Should We Be Watchful Over Our Own Defects?
When God wills a people well, He makes them watchful of their defects.1
Also, the Wise Qur’an narrates the Prophet Joseph to have said:
I claim not that my soul is always innocent; surely the soul of man incites to evil. (12:53)
One who is self-conceited and self-confident is unfortunate, while the one who sees his defects is fortunate. That being so, you are among the fortunate.
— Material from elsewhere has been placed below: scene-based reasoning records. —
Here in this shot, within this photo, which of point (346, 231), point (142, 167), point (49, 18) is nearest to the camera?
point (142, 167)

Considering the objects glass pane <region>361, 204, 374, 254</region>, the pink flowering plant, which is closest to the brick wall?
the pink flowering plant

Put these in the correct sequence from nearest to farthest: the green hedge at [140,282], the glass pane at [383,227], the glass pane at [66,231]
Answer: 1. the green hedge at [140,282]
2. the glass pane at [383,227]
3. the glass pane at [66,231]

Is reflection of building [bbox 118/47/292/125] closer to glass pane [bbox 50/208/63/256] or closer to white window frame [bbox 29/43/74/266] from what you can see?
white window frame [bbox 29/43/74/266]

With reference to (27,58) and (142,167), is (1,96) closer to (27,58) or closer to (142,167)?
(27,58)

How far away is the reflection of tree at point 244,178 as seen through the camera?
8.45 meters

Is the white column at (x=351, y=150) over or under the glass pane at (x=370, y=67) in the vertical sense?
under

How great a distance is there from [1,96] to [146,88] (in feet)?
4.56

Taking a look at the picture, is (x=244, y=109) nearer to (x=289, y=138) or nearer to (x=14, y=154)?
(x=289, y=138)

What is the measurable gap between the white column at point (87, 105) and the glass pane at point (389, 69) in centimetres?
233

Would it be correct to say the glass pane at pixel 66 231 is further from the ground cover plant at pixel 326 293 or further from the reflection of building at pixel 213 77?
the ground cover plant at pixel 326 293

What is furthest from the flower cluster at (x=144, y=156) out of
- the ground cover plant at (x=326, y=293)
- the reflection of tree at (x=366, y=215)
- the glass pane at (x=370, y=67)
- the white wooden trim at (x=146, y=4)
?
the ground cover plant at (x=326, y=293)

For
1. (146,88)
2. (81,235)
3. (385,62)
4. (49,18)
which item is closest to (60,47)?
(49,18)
But it sometimes happens that, though the evil-commanding soul is refined and transformed into the ‘self-accusing soul’ or even ‘the soul at rest’, it moves its line of attack to the nerves so that man cannot be free of anger and irritation until his death. There have lived many pure and saintly people who, though their souls were at rest, complained of the temptations of their selfhood and wailed over spiritual ailments, although their hearts were quite illuminated and pure. What they actually complained of is not having an evil-commanding self, but the transference of those evil commands to the nerves: the spiritual ailments which they bewailed were only imaginary.
I hope, my dear brother, that it is not your evil-commanding self or spiritual diseases which afflict you, but that you are suffering, rather, from nerves, so that you may go on struggling in order to go on making spiritual progress.
1. Ajluni, Kashf al-Khafa’, 1:81.
This article has been adapted from Risale- i Nur Collection.